Should i break it to my daughter that her boyfriend hit on me?

She thinks he is oh so wonderful when he is nothing but she is driving me nuts about this guy and wants to get married to him. She is almost causing to me to have a breakdown, should i wash my hands of her and the whole situation?

Answer:
yes. she should know and decide if he still is worth marrying or w.e
"Wash your hands of her?" She needs your guidance and discipline more than ever.
are you sure
Any mother that would do that, yes I think you should wash your hands of the whole thing.
wash your hands of it, dont get in the middle, only one to lose will be you, if you get into it you will probably hear about it for the rest of your life..
I'd tell her. If she doesn't believe you then at least you tried. Judging by the type of guy he sounds like he is, he'll slip up again later, and she will catch him. At least then you'll have a clear conscience.
It would be a pretty ackward situation but I would only when necessary. ON the other hand, ya tell her.what a pig of the guy, how old are you, lol.
I wouldn't do that. It will only make the situation worse. If he is a bad as you say he is, she'll see it eventually.
You shouldn't wash your hands of your daughter - EVER. Bad MOM!
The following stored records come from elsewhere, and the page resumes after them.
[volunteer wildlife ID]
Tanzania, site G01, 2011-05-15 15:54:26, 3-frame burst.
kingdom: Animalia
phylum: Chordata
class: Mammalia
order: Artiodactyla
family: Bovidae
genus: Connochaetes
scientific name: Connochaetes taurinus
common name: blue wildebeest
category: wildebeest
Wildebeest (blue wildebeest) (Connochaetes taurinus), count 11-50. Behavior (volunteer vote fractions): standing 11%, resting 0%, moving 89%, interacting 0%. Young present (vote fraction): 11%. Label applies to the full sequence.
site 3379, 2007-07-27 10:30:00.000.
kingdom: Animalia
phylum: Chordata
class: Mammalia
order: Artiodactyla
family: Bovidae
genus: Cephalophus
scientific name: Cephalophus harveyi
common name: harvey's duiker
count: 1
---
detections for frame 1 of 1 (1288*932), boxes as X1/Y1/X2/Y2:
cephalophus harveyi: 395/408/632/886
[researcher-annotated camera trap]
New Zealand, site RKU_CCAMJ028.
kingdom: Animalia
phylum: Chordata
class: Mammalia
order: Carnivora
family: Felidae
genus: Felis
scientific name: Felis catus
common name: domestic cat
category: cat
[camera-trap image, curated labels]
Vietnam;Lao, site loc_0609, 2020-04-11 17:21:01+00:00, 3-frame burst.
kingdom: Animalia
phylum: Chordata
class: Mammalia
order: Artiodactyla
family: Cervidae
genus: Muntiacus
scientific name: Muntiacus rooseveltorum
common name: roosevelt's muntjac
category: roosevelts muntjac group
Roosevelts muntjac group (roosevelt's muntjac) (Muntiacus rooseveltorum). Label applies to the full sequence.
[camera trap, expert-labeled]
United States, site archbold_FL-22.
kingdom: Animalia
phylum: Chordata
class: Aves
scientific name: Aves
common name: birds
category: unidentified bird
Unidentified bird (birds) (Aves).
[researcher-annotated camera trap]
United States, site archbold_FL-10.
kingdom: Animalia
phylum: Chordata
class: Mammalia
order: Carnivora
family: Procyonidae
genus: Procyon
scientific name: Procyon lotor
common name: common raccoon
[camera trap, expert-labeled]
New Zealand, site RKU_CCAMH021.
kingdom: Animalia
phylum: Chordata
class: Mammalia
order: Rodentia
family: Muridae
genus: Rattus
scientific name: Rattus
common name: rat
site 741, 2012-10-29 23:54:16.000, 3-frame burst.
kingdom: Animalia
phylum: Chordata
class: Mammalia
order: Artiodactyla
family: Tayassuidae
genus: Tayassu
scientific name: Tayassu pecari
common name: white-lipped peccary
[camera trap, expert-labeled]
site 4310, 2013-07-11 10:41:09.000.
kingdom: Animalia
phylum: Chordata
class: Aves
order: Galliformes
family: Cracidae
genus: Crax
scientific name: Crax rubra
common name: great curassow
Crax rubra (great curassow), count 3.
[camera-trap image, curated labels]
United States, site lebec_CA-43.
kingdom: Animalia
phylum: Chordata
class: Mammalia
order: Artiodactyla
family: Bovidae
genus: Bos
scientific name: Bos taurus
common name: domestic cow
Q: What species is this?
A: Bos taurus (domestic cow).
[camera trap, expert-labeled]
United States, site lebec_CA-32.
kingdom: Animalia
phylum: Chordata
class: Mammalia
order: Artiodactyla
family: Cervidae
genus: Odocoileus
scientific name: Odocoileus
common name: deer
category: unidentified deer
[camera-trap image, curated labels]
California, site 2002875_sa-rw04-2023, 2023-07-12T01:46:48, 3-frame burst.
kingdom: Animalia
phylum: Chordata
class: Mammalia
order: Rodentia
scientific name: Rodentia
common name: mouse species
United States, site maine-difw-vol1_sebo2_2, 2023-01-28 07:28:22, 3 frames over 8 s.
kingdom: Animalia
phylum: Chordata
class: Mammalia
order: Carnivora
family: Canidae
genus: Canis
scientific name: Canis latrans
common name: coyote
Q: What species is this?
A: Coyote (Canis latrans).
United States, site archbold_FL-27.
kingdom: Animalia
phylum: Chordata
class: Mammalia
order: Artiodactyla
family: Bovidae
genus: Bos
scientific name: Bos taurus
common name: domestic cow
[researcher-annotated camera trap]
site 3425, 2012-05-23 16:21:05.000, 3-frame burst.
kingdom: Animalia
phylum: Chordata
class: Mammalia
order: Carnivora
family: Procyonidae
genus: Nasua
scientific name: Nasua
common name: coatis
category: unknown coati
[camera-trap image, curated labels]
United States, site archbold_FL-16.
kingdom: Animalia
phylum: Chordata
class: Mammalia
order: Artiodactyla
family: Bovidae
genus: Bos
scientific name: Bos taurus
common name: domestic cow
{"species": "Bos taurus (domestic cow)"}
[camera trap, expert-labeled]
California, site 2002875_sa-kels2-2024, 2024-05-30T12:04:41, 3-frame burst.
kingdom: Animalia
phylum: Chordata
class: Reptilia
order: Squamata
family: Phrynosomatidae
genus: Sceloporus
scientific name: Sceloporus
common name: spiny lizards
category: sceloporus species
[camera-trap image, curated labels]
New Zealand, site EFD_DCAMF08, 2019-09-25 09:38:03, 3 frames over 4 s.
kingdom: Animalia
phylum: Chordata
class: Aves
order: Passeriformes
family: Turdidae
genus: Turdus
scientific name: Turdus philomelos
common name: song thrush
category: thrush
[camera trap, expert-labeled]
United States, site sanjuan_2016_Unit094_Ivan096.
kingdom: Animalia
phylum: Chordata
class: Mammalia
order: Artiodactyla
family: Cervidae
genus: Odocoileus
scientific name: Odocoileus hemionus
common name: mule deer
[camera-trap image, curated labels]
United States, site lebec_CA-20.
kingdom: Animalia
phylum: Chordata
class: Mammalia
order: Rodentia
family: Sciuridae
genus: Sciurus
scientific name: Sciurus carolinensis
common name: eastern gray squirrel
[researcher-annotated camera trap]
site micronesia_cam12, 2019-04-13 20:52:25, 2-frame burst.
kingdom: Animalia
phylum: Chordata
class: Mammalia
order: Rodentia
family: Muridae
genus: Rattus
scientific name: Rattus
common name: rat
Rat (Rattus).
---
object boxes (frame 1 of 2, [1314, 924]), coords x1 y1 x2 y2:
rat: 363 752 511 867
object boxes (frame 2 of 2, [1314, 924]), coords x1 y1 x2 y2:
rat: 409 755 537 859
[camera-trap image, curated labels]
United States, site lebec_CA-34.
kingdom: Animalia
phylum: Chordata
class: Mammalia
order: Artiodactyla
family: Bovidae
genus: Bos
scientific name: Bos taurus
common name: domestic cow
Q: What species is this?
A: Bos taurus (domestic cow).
But this is a touchy situation since she sounds completely infatuated with him. If he's hit on you, then you totally need to address the situation. If you have a great relationship with your daughter it shouldn't be hard to have a heart to heart with her and let her know what happened.

However, if you really want to get rid of the guy, you might be better off hiring someone to get some dirt on him. If you were to accept his flirt and get caught in the act, that would surely get rid of him, but it would drive you two apart as well. I'd hire someone to catch him in the act.

If he's hitting on you - even if you're smoking hot - it's not an isolated incident. He's probably a scum bag and he's probably screwing around on her anyway.

If all else fails - you could always take him huntin'.
I don't know how old your daughter is, but it sounds like she's young. I think we can all look back on our teen years and remember our first love we got love-stupid over. If he's a jerk, she'll realize it and will learn from it on her own. Pointing out that he's a bad guy (especially if she doesn't think so) will just make her defensive and mad at you.

If him hitting on you is a lie, it's even more of a reason NOT to tell her. What if she found out you're lying? Don't risk something that could kill the trust in a mother-daughter relationship. If it's the truth, maybe consider how serious of a 'hit-on' it was. If it was grossly sexual, then yes, you should be worried about her with him. If it was just flirty, maybe you've misconstrued his intentions.
sit down with her and have a chat. Tell her everything even what you think of him. Then let her make a choice. Just let her know you'll always be there for her and that you love her.
Your daughter's boyfriend hit on you, and you are contemplating allowing her to marry him, at 15 years-old?

You need to be the parent here! She is still under your roof, so you do have a say in what she does!
Put his as* in place and inform him if it happens again then you'll have no choice but to let your daughter know. Plan and simple!
She needs to be warned about him so tell her. If she doesn't believe you, she had fair warning. Do not let her problems be your problems.
No never turn your back on your daughter. Always support her and maybe she will see what he's really like. If you do not think she will then confront her in front of him so he can not sweet talk his way out of it...then maybe she will realize what a sleeze he is.
since you said in a previous question shes only 15 get a restraining order and keep him away from her and your house until she is 18
How is she causing you to have a breakdown? You sound like a pretty self absourbed person, pull your hease out of your butt.
Are you sure he actually hit on you? Sounds like your daughter is getting ready to wash her hands of you.
your daughter may not believe you but for her sake and your peace of mind let her know what a low life this man is,if he has done this to you how many times has he done it to other women?? let her know,yes
Definitely tell her. She has to make her own decisions though.
U shuld b honest w/yur daughter.She may hate u at 1st.But,it's in her best interest.
first off if my daughter man hit on me she would have know, I would have made him his feel real low about crossing my daughter; if he hit on you, he hit on other girls!

I would told my daughter as soon as it happened.

she don't have a clue what marriage is about, I would fight tooth and nail to make sure does mess up her life. there are some mistakes that can't be fixed!

she is going threw a fayse just like all teenage do, don't let her fuk up her life.

good luck
You have to be the parent not the friend.
tell your daughter about what he did. she is most likely going to find out eventually anyway. it is better that she knows, otherwise she is going to be really hurt that you didn't tell her. it may cause her to break up with her boyfriend but keeping this from her and letting her find out later on is going to hurt her even more. this is a tough situation for you. hope everything works out. good luck.